## What is expected
In the passage on juvenile delinquency in Washington, how many additional officers were assigned to watch the teenagers?
───── Text section ─────
If this has anything to do with the high influx of Negroes, the figures above quoted challenge it as a delinquency cause. Our observations led us to the conclusion that the principal influence is a system and habit of coddling found nowhere else. By Act of Congress, none but the Juvenile Court can take jurisdiction over offenders before they are 15; defendants under 18 must be transferred to it on the court’s demand. This branch is dominated by fat matrons and skinny old maids who make a profession or a vocation of “child welfare.” To them that means no punishment; everybody is innocent. In time the judges, New Deal appointees all, many from crackpot groups with socialistic and other distorted tendencies, have been conditioned to contempt of the law and slant toward paternalistic lectures and acquittals. The result is an enormous rate of recidivists, and the figures represent multiple arrests of such repeaters rather than of so many individuals.
In the rare instances when the punks are sentenced to confinement, they go to federal reformatories, where they get short terms and de luxe treatment.
Statistics are cold; many people skip them or disbelieve them. But cops are practical. And so appalling has moppet misbehavior become that an extra detail of 30 officers has been assigned on duty around the clock to watch and buzz the teensters, in an unprecedented campaign to ease Washington’s biggest growing pain.
The vacuum in which federally appointed judges and officials responsible only to Congress can place a community is well illustrated by the juvenile delinquency procedure.
Judge Edith H. Cockrill, of the Juvenile Court, adjudicated in a star chamber, concealed from the public. Nothing came out of her court but rumors. One lawyer said her court is “a social worker’s dream and a lawyer’s nightmare.” He said children and their parents are treated as “patients,” none as offenders. The result is that about three-fourths of the kids processed through Washington Juvenile Court grow up to be adult criminals. Public pressure forced her to issue her first report last month, after more than two years on the bench.
───── Data shown ─────
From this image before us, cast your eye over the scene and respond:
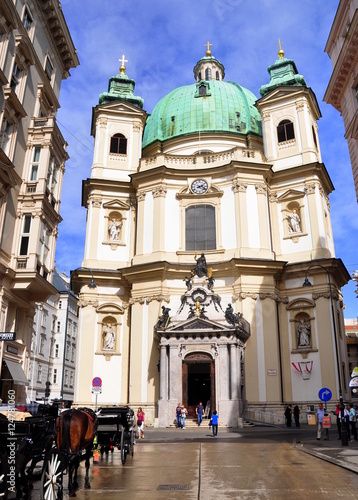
─────
## Response for this exercise
An extra detail of 30 officers, on duty around the clock.